Do this
From the passage on eusociality and human nature, set down word for word the portion starting at "Lawler is wrong" and ending at "by eating them.".

Extract provided

======

Wilson sees members of our species as much more like bees and ants — the insects that he studied during his distinguished career as an entomologist — than even our fellow primates. These insects achieve their unrivaled social cooperation, which includes a complex division of labor and shared responsibility for taking care of the young, through robotically perfect obedience to social instinct; these instinctual traits define what Wilson and other entomologists have termed “eusociality.” We human beings much more consciously employ our intellects in the service of social instinct to reach our own heights of cooperation. The social intelligence of human beings — the self-aware animals with complex speech — leads to a tension between the selfish desires created by individual-level selection and the social impulses created by group-level selection, a tension that hardly exists for the instinctively self-sacrificial eusocial insects.
Lawler is wrong to say that the tension between individual interest and collective interest “hardly exists” for the eusocial insects.  In fact it is pervasive and must be managed in a variety of ways.  Honey bee workers can lay their own eggs and will tend them, unless the queen polices the system by eating them. 
The Darwinians, I am surely among them, think that human beings are by nature political animals, as did Aristotle. 
It is true that we are selfish and struggling by nature. But, as [Haidt] argues in The Happiness Hypothesis, we are also “hive creatures who long to lose ourselves in something larger.” The only thing that gives us a sense of purpose worth dying for — that saves us from what would otherwise be our lonely and self-destructive personal obsessions — is the group, or our relations with members of the group. We cannot live well without knowing that there is something that makes self-sacrifice significant. We are unable to achieve what the bees and ants have — complete instinctual self-surrender. But our happiness is still fundamentally about having the “right relationships.”

======

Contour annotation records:
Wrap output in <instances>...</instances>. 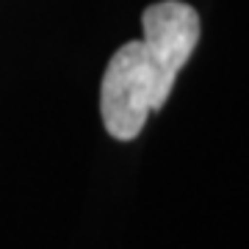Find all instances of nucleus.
I'll return each mask as SVG.
<instances>
[{
    "instance_id": "1",
    "label": "nucleus",
    "mask_w": 249,
    "mask_h": 249,
    "mask_svg": "<svg viewBox=\"0 0 249 249\" xmlns=\"http://www.w3.org/2000/svg\"><path fill=\"white\" fill-rule=\"evenodd\" d=\"M163 103L155 89L142 42H127L111 55L100 89V111L106 130L119 142H133L142 133L152 111H160Z\"/></svg>"
},
{
    "instance_id": "2",
    "label": "nucleus",
    "mask_w": 249,
    "mask_h": 249,
    "mask_svg": "<svg viewBox=\"0 0 249 249\" xmlns=\"http://www.w3.org/2000/svg\"><path fill=\"white\" fill-rule=\"evenodd\" d=\"M142 28L144 58H147V67L155 78L160 103H166L180 70L186 67L194 47L199 45V34H202L199 14L188 3L163 0V3H152L144 9Z\"/></svg>"
}]
</instances>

======

Exercise answer
Lawler is wrong to say that the tension between individual interest and collective interest “hardly exists” for the eusocial insects.  In fact it is pervasive and must be managed in a variety of ways.  Honey bee workers can lay their own eggs and will tend them, unless the queen polices the system by eating them.